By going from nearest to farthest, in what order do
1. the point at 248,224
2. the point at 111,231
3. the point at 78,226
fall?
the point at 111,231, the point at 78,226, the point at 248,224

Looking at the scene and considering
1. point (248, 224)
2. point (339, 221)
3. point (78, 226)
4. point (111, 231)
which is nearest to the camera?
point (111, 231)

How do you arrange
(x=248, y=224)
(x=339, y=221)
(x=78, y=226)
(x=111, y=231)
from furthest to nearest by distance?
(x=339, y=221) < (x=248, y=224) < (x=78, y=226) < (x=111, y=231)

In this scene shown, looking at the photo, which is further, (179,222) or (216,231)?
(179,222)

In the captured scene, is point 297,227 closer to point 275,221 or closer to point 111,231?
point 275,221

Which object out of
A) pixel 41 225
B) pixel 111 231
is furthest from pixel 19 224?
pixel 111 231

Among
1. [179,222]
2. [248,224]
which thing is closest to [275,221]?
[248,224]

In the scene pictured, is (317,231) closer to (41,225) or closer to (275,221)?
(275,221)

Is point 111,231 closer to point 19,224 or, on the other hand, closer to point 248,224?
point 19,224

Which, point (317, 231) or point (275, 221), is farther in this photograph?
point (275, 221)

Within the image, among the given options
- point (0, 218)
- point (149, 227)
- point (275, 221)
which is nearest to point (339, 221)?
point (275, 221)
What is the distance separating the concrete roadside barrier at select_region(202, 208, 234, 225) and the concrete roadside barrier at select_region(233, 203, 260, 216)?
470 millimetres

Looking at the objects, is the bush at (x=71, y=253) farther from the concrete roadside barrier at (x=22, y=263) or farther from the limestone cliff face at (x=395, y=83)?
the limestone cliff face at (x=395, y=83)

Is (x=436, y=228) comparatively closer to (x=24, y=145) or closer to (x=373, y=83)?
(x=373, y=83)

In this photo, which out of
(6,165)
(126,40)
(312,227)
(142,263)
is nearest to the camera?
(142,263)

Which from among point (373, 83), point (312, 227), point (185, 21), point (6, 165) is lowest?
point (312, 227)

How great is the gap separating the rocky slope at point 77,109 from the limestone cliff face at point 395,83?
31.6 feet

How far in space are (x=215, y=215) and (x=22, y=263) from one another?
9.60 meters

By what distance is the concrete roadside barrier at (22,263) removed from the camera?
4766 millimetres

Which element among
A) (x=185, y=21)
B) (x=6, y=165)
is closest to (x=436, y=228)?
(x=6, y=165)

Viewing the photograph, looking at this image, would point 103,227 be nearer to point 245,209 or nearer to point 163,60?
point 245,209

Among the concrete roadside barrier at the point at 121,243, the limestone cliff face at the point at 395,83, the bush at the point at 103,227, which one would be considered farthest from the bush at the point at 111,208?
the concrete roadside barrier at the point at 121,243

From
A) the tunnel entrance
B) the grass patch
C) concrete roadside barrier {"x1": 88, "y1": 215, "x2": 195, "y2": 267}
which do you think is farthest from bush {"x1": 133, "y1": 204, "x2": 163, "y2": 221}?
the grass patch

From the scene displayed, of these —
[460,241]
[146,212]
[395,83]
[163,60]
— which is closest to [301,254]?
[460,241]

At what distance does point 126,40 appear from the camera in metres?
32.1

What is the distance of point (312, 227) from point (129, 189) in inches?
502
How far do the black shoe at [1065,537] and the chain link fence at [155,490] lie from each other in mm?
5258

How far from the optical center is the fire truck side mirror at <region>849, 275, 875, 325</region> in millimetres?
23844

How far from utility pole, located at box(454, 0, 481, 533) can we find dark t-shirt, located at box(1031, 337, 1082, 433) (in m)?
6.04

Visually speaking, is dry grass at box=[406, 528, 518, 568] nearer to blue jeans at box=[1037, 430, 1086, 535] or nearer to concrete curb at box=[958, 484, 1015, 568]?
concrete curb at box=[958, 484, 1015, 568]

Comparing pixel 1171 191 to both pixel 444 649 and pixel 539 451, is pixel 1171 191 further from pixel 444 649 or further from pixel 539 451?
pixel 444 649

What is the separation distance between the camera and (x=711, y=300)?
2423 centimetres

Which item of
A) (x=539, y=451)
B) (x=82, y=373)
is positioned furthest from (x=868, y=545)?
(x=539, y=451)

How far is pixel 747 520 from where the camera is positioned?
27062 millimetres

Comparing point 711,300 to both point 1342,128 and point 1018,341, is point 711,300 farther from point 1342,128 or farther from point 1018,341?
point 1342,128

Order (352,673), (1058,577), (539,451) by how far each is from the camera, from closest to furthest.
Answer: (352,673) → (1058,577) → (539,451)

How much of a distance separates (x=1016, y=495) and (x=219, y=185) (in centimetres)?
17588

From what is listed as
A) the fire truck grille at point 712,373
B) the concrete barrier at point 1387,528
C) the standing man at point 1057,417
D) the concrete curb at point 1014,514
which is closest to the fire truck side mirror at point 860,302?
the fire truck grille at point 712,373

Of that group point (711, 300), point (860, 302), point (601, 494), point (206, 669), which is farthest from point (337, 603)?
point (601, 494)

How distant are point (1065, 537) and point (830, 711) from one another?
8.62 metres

Exercise: Begin with the line that contains "Comparing point 711,300" and end with the last line of the records; set down every line in that span exactly, and nothing else.

Response:
Comparing point 711,300 to both point 1342,128 and point 1018,341, is point 711,300 farther from point 1342,128 or farther from point 1018,341?
point 1342,128

Order (352,673), (1058,577), (539,451) by how far each is from the camera, from closest to furthest.
Answer: (352,673) → (1058,577) → (539,451)

How much of a distance separates (x=1016, y=495) and (x=219, y=185) (in centimetres)?
17588

From what is listed as
A) the fire truck grille at point 712,373
B) the concrete barrier at point 1387,528
C) the standing man at point 1057,417
D) the concrete curb at point 1014,514
which is closest to the fire truck side mirror at point 860,302?
the fire truck grille at point 712,373

Of that group point (711, 300), point (860, 302), point (601, 494), point (206, 669), which is farthest from point (337, 603)?
point (601, 494)

How distant are point (1065, 537) and point (830, 711) from one another?
8.62 metres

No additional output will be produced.